On August 5, 2005, Albrecht joined Revision3. Albrecht co-hosted Diggnation, a video podcast that summarizes a selection of the top stories submitted by Digg users, with former The Screen Savers co-host Kevin Rose. Albrecht also contributes to other projects for the company. He co-hosts a podcast called The Totally Rad Show, with Dan Trachtenberg and Jeff Cannata. The first episode was released on March 27, 2007. Albrecht also hosted Ctrl+Alt+Chicken, a weekly cooking show that lasted 8 episodes before being canceled in the fall of 2006.

Albrecht was featured in "SWGack", a weekly podcast on the popular MMORPG, Star Wars Galaxies. On March 4, 2006, he and Joshua Brentano announced on their last episode that they would discontinue the podcast due to disenchantment with the game itself.

Albrecht and Rose also appeared in a Super Bowl ad for GoDaddy.com during Super Bowl XLI. Albrecht has appeared in a Domino's Pizza commercial eating Domino's pizza in a house being raided by the "flavor" police. Alex has also appeared in a Dell commercial, advertising the line of High-Definition Dell LCD televisions; Alex has stated that this commercial was ad libbed. He has also mentioned doing an audition for an advertisement for McDonald's that was never aired in the US, but he has said that it was for British television.

Alex's next project was Project Lore, which launched Tuesday, June 17, 2008. Project Lore is all about the popular video game World of Warcraft. On the show, Alex and friends have shown off all of the five main dungeons available in the game's first expansion pack, The Burning Crusade, starting with the lower levels, and working up. Before World of Warcrafts second expansion pack, Wrath of the Lich King was released, the Project Lore team were allowed to showcase some of its new beta content. Project Lore has since been abandoned; there have not been any blog posts for some time and a potential revamp proved too costly and the Project has been turned over into the hands of the volunteer bloggers in hopes that they will continue on their own.
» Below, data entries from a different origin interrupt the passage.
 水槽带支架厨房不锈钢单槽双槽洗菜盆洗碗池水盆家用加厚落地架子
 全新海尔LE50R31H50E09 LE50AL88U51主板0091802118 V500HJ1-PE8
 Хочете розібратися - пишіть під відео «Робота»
In 2009, Alex started an iPhone app company called App Dragon which released one app later that year called Duel.

In March 2010, Alex flew with the U.S. Navy Flight Demonstration Squadron (Blue Angels) in the back seat of Blue Angel #7 (frequently used for media and public relations flights).
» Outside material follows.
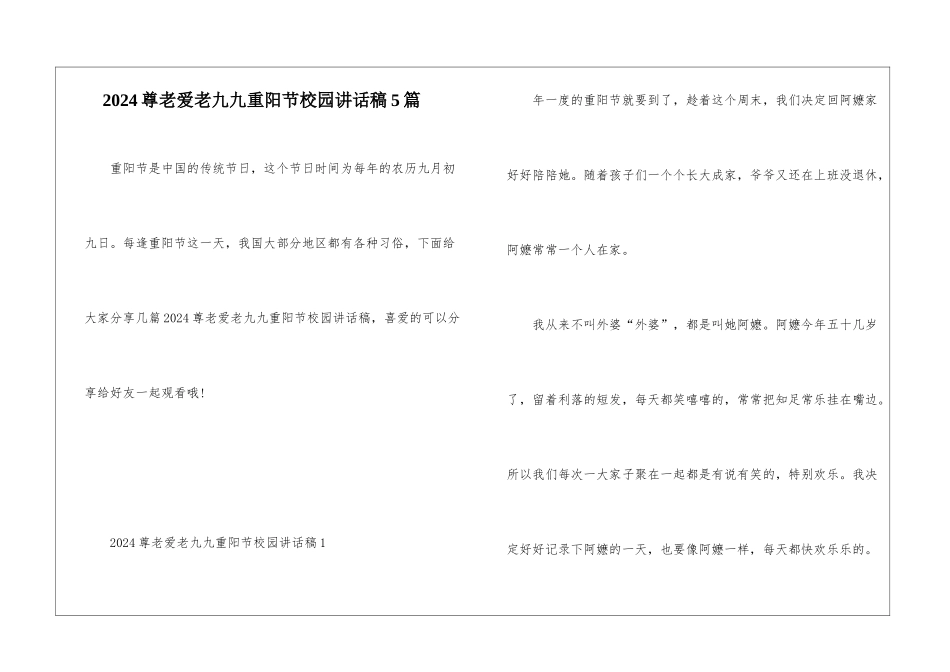 2024尊老爱老九九重阳节校园讲话稿5篇_第1页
In July, 2010, Alex seeks funding for the short film "Neverland" through Indiegogo, in which Alex was named as a director. According to Alex's Twitter account, shooting started July 30, 2010.

Albrecht has also guest-starred in season 3, episode 4 of an Internet-based live-action parody of The Legend of Zelda called The Legend of Neil. Albrecht's character "Todd" was a member of a small group of soldiers from the elven army, which was led by Zelda's brother Tyrelda. In the series, Zelda is, much to Link/Neil's surprise, black skinned, rather than white. Her brother Tyrelda and the rest of the elf troops are black as well and make constant reference to Alex Albrecht's character being the token white guy. A number of stereotypes associated with African-Americans in the real world are reverse-applied to Todd and the white elf race in the land of Highrule. By the end of the episode, Todd appears to have died along with Tyrelda and the rest of the gang, making for a short-lived but noteworthy contribution made by Alex to the series.
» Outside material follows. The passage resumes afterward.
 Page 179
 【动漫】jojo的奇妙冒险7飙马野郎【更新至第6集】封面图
In May 2012, a new show was released on the Nerdist YouTube Channel called 4 Points with Alex Albrecht. The show features 4 people discussing 4 different topics. Albrecht and co-host Alison Haislip are the only permanent members of the panel, with the other spots filled by a personality from some other Nerdist show and a celebrity, usually from TV or movies.

In April 2015, Alex and Alison Haislip started a new podcast called the Half Hour Happy Hour. He left the show in December 2018 and was replaced by Maude Garrett.